Other values and attitudes
Social norms might be significant in affecting people’s decisions, for example in communities where vaccination is seen as the normal thing to do. Religious and philosophical beliefs and values can also influence decisions, for instance, through obligations to protect life or ideas around the purity of the body. Some are concerned that processes or materials in, or involved in the production of, some vaccines might conflict with their diet, personal values or religious teachings. Religious and animal rights organisations in the UK have issued statements to address such concerns and encourage their followers to accept vaccines when they are offered. Ideas about naturalness are sometimes invoked as a reason to reject vaccination, for example in preferences for natural immunity or for natural risks over ‘artificial’ ones.

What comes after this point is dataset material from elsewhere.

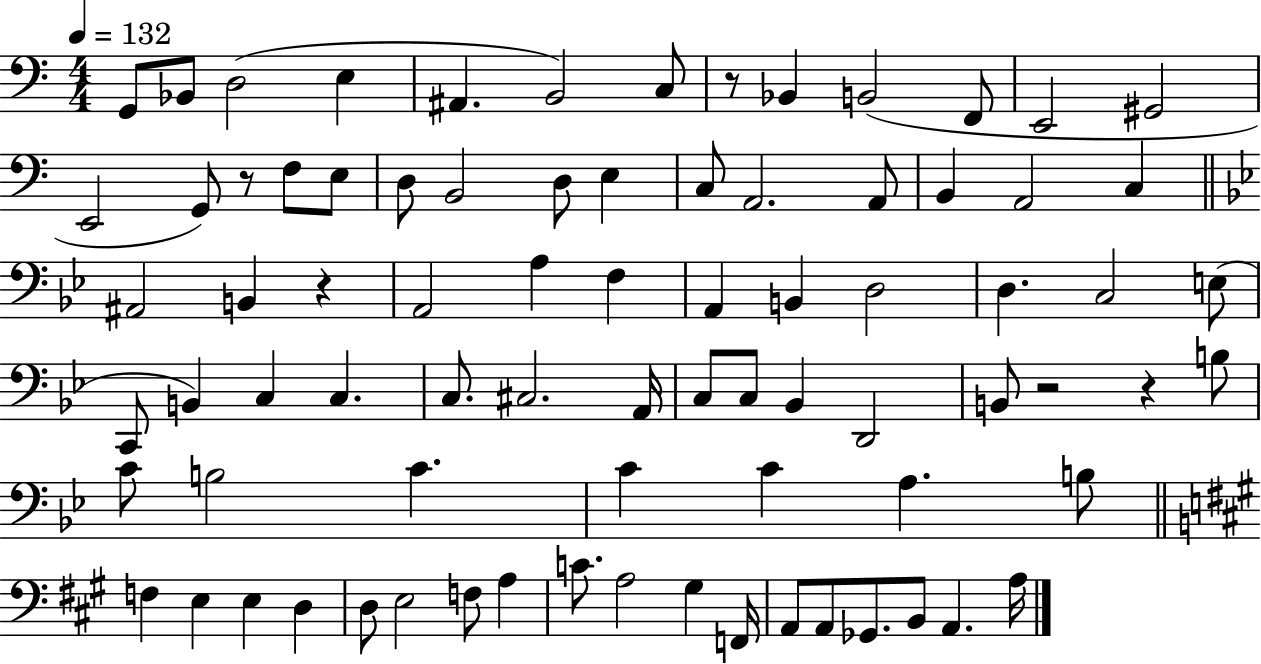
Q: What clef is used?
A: bass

Vaccine uptake can be affected by practical considerations or barriers (see box 1). These might be common across the population or affect particular groups or local communities more than others.

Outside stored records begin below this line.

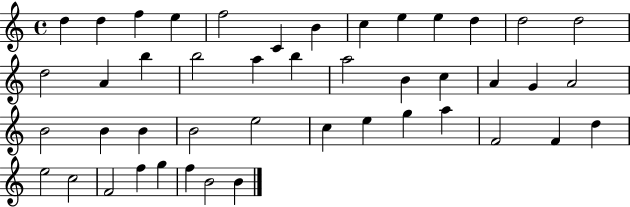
X:1
T:Untitled
M:4/4
L:1/4
K:C
d d f e f2 C B c e e d d2 d2 d2 A b b2 a b a2 B c A G A2 B2 B B B2 e2 c e g a F2 F d e2 c2 F2 f g f B2 B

Box 1. Barriers and practical considerations
Surveys of healthcare professionals, parents and those eligible for adult vaccinations in the UK have found that common barriers to vaccination include:
- the timing, availability, and location of appointments;
- childcare duties, particularly for larger families;
- forgetting appointments;
- costs associated with vaccination, such as transport or taking time off work;
- accessibility of information, including language barriers and the use of digital systems and media that not everyone has access to;
- physical accessibility of facilities where vaccines are offered and accessibility of transport;
- changing address frequently, common among ethnic minorities including travelling communities, which can result in inaccurate or incomplete NHS records, or being homeless.

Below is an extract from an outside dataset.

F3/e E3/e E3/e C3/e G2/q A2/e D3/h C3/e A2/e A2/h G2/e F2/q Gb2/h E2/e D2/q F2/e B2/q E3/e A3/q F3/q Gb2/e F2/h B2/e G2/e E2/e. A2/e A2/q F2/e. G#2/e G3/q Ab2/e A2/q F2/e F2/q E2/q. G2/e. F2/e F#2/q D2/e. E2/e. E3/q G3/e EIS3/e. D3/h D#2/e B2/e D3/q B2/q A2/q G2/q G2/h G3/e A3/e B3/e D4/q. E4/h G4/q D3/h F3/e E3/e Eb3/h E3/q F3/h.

Ways to address these barriers and improve access to vaccines might include:
- issuing appointment reminders such as by text or phone, and ensuring that IT systems used by general practices are set up to flag patients with outstanding vaccinations;
- offering additional or more flexible appointments, such as after work hours, or walk-in clinics;
- offering and signposting vaccines in a more diverse range of locations, such as pharmacies, hospitals, community centres or pop-up facilities in other locations such as high streets or supermarkets. In 2007 for example, a London Council launched the ‘spotty bus‘ in response to a local measles outbreak. This mobile immunisation unit offered MMR vaccines in school playgrounds and supermarket car parks, vaccinating almost 1,000 children;
- encouraging professionals from across the healthcare system to make use of any opportunity to offer or discuss vaccinations. For example, delivering vaccines during routine midwife visits, or routinely using GP reception interactions as an opportunity to check whether vaccinations are up-to-date;
- ensuring that healthcare professionals have sufficient information and training to be able to respond to questions or concerns about vaccines.